- **THINGS TO DO**
a) In the post on extending STREAM, how many levels of memory does the Tera have?
b) Please continue the post on extending STREAM from the point where it stops, picking up after its last sentence.

- **SOURCE EXCERPT**
___

John's issues

Preston Briggs (preston@tera.com)
Wed, 25 Sep 1996 21:42:45 -0700

Here's some thoughts on John's initial set of questions. I'm afraid
my comments are pretty Tera-specific since that's what I care about
these days, but hopefully others will think and write about other
systems.

(1) Should STREAM be extended to automagically measure bandwidths at each
level of a memory hierarchy? What is a robust way of doing this with
a single, portable piece of source code?

Obviously won't work on the Tera, with only 1 level of memory. On the
other hand, we should make sure it doesn't give some sort of spurious
answer.

(2) Should STREAM be extended to automagically measure latencies at each
level of a memory hierarchy? How would this be different than what
Larry McVoy does with lmbench/lat_mem_rd? Is it possible or desirable
to measure a "different kind" of latency than lmbench measures?

I guess I need to study McVoy's stuff. To measure latency on a Tera,
I think we'd need to time a simple loop, compiled with flags to
prevent parallelization and software pipelining. Easy enough for me
to do, but I'm not sure how easy it'd be to write a general-purpose
piece of code that would do this for all sorts of machines.

(3) Should STREAM be extended to automagically measure bandwidths and
latencies across distributed memory systems, such as the Convex cc-NUMA
machines, and the future SGI "Scalable Node" products?

Hmmm, I was going to say this would be hard, but actually it's easy on
our machine. It'll just be twice the latency measured above. Again,
I haven't a clue how to do it in the general case.

(4) If we are looking at multiprocessor machines with some kind of network
rather than a shared bus, do we want to look at "peak point-to-point"
performance, or performance in the presence of contention?

___

- **DATA SEGMENT**
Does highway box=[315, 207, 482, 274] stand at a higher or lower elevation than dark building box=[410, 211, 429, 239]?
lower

___

- **SOLVED TASKS**
a) Only one level.

b)
I'd think this would be useful. Not sure how to arrange it. I guess
one approach would be to saturate each processor with tight loops that
access random memory locations at every instruction.

Bill Broadley <bill@math.ucdavis.edu> wrote:
>I think if your looking for peak observable practical memory bandwidth
>to doing something more interesting then memcpy/bzero then stream does
>a good job, for a memstone I'd say (assign+Scale+sum+saxpy)/4 would

I disagree. All four of these (along with memcopy and bzero) will
give the same answer on our machine and, I expect, most
cache-dependent machines. Need to do something more interesting than
simple stride-1 vector operations.

Which is my biggest complaint about STREAM. Throw in some sort of
cache buster, e.g., a histogram

for (i = 0; i < n; i++)
bucket[key[i]]++;

where the size of the bucket array is fairly hefty (much bigger than
cache) and the values in the key vector are uniformly random.

Regarding C and Fortran... I don't care; won't make any difference to
me. Probably Broadley's argument that there's no free Fortran
compiler is pretty telling, though a fair amount of care will be
required to write C that can be generally compiled as well as Fortran.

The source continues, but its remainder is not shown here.